TASK OBJECTIVE
Print out each entry below exactly, please.
□ □ □ □ □ □ □
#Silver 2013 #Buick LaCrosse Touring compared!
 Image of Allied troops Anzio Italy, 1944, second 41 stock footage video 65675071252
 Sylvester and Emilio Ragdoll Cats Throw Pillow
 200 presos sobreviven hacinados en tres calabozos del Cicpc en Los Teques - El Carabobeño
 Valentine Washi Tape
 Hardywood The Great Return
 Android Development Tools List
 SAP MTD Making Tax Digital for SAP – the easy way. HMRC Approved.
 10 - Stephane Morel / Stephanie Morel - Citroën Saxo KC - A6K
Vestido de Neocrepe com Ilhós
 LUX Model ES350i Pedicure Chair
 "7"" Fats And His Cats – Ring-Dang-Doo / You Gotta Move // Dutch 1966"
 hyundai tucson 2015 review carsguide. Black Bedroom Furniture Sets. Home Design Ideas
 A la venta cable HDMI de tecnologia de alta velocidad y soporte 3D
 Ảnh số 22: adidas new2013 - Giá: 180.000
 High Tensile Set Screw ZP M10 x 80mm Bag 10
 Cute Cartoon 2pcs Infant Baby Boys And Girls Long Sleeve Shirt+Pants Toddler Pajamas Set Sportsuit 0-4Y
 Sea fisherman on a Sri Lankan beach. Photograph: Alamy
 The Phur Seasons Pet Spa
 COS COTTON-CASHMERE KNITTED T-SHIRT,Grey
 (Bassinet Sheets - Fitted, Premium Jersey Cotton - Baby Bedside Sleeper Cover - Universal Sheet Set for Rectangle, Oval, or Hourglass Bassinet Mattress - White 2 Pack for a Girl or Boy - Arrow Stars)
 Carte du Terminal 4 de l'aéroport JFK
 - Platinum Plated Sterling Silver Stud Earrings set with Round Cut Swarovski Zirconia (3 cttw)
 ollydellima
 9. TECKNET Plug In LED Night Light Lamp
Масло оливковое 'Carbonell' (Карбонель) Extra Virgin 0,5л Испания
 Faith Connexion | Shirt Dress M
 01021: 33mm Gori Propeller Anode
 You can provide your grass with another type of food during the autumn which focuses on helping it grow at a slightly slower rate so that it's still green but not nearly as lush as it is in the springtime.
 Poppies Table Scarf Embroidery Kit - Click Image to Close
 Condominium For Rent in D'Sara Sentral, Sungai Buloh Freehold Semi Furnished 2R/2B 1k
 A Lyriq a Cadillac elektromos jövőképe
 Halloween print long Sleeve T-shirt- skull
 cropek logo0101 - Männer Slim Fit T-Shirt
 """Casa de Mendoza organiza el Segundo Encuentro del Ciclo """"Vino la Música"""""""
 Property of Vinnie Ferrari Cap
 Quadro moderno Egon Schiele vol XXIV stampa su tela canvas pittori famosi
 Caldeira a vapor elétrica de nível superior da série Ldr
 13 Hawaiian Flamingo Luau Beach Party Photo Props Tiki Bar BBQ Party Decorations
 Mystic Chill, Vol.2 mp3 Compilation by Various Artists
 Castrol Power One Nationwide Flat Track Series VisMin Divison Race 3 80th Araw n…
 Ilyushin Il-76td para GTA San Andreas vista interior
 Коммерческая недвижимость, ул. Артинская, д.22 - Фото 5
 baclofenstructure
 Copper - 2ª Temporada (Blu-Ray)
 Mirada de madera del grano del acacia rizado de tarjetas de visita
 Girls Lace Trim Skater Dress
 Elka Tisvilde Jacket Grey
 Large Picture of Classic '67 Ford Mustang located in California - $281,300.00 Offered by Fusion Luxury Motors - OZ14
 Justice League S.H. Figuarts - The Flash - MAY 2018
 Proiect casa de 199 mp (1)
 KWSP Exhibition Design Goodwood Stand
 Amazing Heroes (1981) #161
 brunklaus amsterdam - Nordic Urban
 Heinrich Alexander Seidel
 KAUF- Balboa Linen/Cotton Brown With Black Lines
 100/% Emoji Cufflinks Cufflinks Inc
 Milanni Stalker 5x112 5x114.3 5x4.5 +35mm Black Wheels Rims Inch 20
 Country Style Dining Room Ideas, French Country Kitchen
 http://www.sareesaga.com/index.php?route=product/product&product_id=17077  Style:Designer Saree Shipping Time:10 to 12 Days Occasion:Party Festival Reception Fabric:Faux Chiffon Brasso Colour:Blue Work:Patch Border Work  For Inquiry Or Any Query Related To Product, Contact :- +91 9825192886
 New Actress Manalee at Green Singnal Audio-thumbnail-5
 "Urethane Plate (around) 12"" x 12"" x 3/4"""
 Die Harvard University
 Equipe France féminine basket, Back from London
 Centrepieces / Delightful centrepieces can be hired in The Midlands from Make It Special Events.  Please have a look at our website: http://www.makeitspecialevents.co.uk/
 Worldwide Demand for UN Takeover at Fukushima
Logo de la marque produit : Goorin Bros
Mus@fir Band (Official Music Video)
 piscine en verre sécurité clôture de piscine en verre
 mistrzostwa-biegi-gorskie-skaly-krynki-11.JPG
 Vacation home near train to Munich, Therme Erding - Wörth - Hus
□ □ □ □ □ □ □
TASK OUTPUT
#Silver 2013 #Buick LaCrosse Touring compared!
 Image of Allied troops Anzio Italy, 1944, second 41 stock footage video 65675071252
 Sylvester and Emilio Ragdoll Cats Throw Pillow
 200 presos sobreviven hacinados en tres calabozos del Cicpc en Los Teques - El Carabobeño
 Valentine Washi Tape
 Hardywood The Great Return
 Android Development Tools List
 SAP MTD Making Tax Digital for SAP – the easy way. HMRC Approved.
 10 - Stephane Morel / Stephanie Morel - Citroën Saxo KC - A6K
Vestido de Neocrepe com Ilhós
 LUX Model ES350i Pedicure Chair
 "7"" Fats And His Cats – Ring-Dang-Doo / You Gotta Move // Dutch 1966"
 hyundai tucson 2015 review carsguide. Black Bedroom Furniture Sets. Home Design Ideas
 A la venta cable HDMI de tecnologia de alta velocidad y soporte 3D
 Ảnh số 22: adidas new2013 - Giá: 180.000
 High Tensile Set Screw ZP M10 x 80mm Bag 10
 Cute Cartoon 2pcs Infant Baby Boys And Girls Long Sleeve Shirt+Pants Toddler Pajamas Set Sportsuit 0-4Y
 Sea fisherman on a Sri Lankan beach. Photograph: Alamy
 The Phur Seasons Pet Spa
 COS COTTON-CASHMERE KNITTED T-SHIRT,Grey
 (Bassinet Sheets - Fitted, Premium Jersey Cotton - Baby Bedside Sleeper Cover - Universal Sheet Set for Rectangle, Oval, or Hourglass Bassinet Mattress - White 2 Pack for a Girl or Boy - Arrow Stars)
 Carte du Terminal 4 de l'aéroport JFK
 - Platinum Plated Sterling Silver Stud Earrings set with Round Cut Swarovski Zirconia (3 cttw)
 ollydellima
 9. TECKNET Plug In LED Night Light Lamp
Масло оливковое 'Carbonell' (Карбонель) Extra Virgin 0,5л Испания
 Faith Connexion | Shirt Dress M
 01021: 33mm Gori Propeller Anode
 You can provide your grass with another type of food during the autumn which focuses on helping it grow at a slightly slower rate so that it's still green but not nearly as lush as it is in the springtime.
 Poppies Table Scarf Embroidery Kit - Click Image to Close
 Condominium For Rent in D'Sara Sentral, Sungai Buloh Freehold Semi Furnished 2R/2B 1k
 A Lyriq a Cadillac elektromos jövőképe
 Halloween print long Sleeve T-shirt- skull
 cropek logo0101 - Männer Slim Fit T-Shirt
 """Casa de Mendoza organiza el Segundo Encuentro del Ciclo """"Vino la Música"""""""
 Property of Vinnie Ferrari Cap
 Quadro moderno Egon Schiele vol XXIV stampa su tela canvas pittori famosi
 Caldeira a vapor elétrica de nível superior da série Ldr
 13 Hawaiian Flamingo Luau Beach Party Photo Props Tiki Bar BBQ Party Decorations
 Mystic Chill, Vol.2 mp3 Compilation by Various Artists
 Castrol Power One Nationwide Flat Track Series VisMin Divison Race 3 80th Araw n…
 Ilyushin Il-76td para GTA San Andreas vista interior
 Коммерческая недвижимость, ул. Артинская, д.22 - Фото 5
 baclofenstructure
 Copper - 2ª Temporada (Blu-Ray)
 Mirada de madera del grano del acacia rizado de tarjetas de visita
 Girls Lace Trim Skater Dress
 Elka Tisvilde Jacket Grey
 Large Picture of Classic '67 Ford Mustang located in California - $281,300.00 Offered by Fusion Luxury Motors - OZ14
 Justice League S.H. Figuarts - The Flash - MAY 2018
 Proiect casa de 199 mp (1)
 KWSP Exhibition Design Goodwood Stand
 Amazing Heroes (1981) #161
 brunklaus amsterdam - Nordic Urban
 Heinrich Alexander Seidel
 KAUF- Balboa Linen/Cotton Brown With Black Lines
 100/% Emoji Cufflinks Cufflinks Inc
 Milanni Stalker 5x112 5x114.3 5x4.5 +35mm Black Wheels Rims Inch 20
 Country Style Dining Room Ideas, French Country Kitchen
 http://www.sareesaga.com/index.php?route=product/product&product_id=17077  Style:Designer Saree Shipping Time:10 to 12 Days Occasion:Party Festival Reception Fabric:Faux Chiffon Brasso Colour:Blue Work:Patch Border Work  For Inquiry Or Any Query Related To Product, Contact :- +91 9825192886
 New Actress Manalee at Green Singnal Audio-thumbnail-5
 "Urethane Plate (around) 12"" x 12"" x 3/4"""
 Die Harvard University
 Equipe France féminine basket, Back from London
 Centrepieces / Delightful centrepieces can be hired in The Midlands from Make It Special Events.  Please have a look at our website: http://www.makeitspecialevents.co.uk/
 Worldwide Demand for UN Takeover at Fukushima
Logo de la marque produit : Goorin Bros
Mus@fir Band (Official Music Video)
 piscine en verre sécurité clôture de piscine en verre
 mistrzostwa-biegi-gorskie-skaly-krynki-11.JPG
 Vacation home near train to Munich, Therme Erding - Wörth - Hus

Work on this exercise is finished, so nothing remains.